Bizim kuşak bambaşkaydı.
Her mahallenin bir kabadayısı vardı.
Kabadayı denince.
Öyle kaba saba serserilerden söz etmiyoruz.
Genelde hepsi de iri yarı, yakışıklı olurdu.
Mahallenin namusu başta olmak üzere.
Kabadayılar.
Yoksula, mağdura, haksızlığa uğrayana yardım edip sahip çıkarlardı.
Onların kavga gürültüyle işleri olmazdı.
Çünkü onlara kimse uymazdı.
Velhasıl.
Onlar saygın kişilerdi.
Bir de mahallenin delikanlıları vardı.
Onlar. 
Kabadayının bir nevi çömezleri konumundaydılar.
Delikanlılar hiçbir zaman.
Kavga sırasında. 
Bıçağı, tabancayı bırakın,
Taş, sopa bile kullanmazlar, sadece yumrukla işlerini görürlerdi.
Aksi takdirde.
Kalleş olarak değerlendirilip.
Hele, hele bırakın beş on kişinin bir kişiye saldırmasını. İki kişi bile bir kişiye saldırırsa kınanır,
Toplumdan dışlanırlardı. 
Günümüzde bakıyorum da.
Onlarca kişi yere kıvranan birine bile, tekme sallayıp yumruk savurma adiliğini gösteriyorlar.
Böyle bir davranış.
Acizlik, özellikle de korkaklık olarak değerlendirilirdi.
Linç kültürü giderek yaygınlaşıyor.
Teke tek delikanlıca kavga edene rastlamadım.
Herkes kalleşlik peşinde.
Bizim dönemde birine arkadan saldırmak bile ayıplanırdı.
Gençler arasında yumruk yumruğa kavga edenleri genellikle ayıran da olmazdı.

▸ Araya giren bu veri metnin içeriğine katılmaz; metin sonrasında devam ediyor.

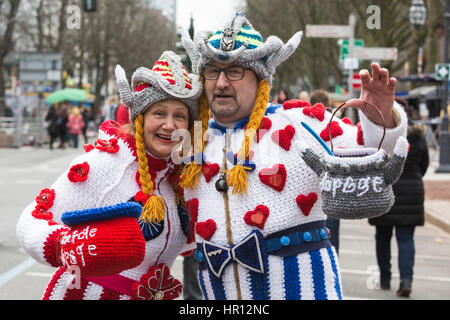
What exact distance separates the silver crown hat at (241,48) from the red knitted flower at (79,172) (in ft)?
Answer: 2.29

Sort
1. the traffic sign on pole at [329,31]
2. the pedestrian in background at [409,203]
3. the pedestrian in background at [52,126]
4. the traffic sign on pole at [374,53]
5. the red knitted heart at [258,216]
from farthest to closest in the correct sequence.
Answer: the pedestrian in background at [52,126] < the traffic sign on pole at [374,53] < the traffic sign on pole at [329,31] < the pedestrian in background at [409,203] < the red knitted heart at [258,216]

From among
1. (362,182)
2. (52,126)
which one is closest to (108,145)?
(362,182)

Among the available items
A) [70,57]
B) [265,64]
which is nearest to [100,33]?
[70,57]

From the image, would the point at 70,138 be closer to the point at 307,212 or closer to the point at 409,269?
the point at 409,269

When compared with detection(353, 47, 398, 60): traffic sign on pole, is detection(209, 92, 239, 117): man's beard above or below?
below

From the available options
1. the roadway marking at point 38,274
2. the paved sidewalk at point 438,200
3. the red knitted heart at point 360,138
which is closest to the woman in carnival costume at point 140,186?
the red knitted heart at point 360,138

Herkes çember olup, ringde boks maçı izler gibi kavgayı izlerlerdi.
Hele, hele.
Mahallenin kabadayıları.
Tıpkı horoz dövüşü gibi.
Karşılıklı olarak.
Genç çömezlerini bir meydanda kapıştırırlardı.
Bu bir müsabaka gibi değerlendirilir.
En samimi arkadaşınla eldivensiz yumruk yumruğa kapışırdınız.

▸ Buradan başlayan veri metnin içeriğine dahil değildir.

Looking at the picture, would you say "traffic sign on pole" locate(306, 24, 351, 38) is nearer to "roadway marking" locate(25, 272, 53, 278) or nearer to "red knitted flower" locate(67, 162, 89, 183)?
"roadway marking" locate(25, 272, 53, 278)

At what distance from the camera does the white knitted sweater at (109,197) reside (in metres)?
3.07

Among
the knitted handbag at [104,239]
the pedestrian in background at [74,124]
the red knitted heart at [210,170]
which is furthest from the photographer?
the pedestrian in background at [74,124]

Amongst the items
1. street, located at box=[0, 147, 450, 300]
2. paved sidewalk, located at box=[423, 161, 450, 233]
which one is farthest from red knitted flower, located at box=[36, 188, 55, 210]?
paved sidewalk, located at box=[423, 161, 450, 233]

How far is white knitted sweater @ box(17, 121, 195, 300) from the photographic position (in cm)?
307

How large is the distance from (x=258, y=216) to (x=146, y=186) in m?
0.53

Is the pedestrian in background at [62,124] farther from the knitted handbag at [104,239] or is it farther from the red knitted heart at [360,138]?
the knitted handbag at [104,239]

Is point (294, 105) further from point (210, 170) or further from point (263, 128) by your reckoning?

1955-60 yıllarında, İstanbul’un Edirnekapı Ortakçılar semtinin kabadayıları.
Arap Basri, Piç Ali, Donanma Kamil idi.
Ben Donanma Kamil’in çömeziydim.
Bugün bile.
O günlerin etkisinden olacak, horoz, köpek dövüşünden nefret ediyorum.
Daha doğrusu, seyredemiyorum.
Kavga etmesine kavga etmek ne ise de.
En samimi arkadaşınla, ortada hiçbir şey yokken, sırf mahallenin kabadayılarını tatmin etmek için yumruk yumruğa dövüşmek mecburiyetinde kalmak beni hep rahatsız etmiştir.
Umarım en kısa zamanda.
Nefrete dayalı, linç kültüründen ve anlamsız saçma sapan kavgalardan, gürültülerden ve cinayetlerden kurtuluruz.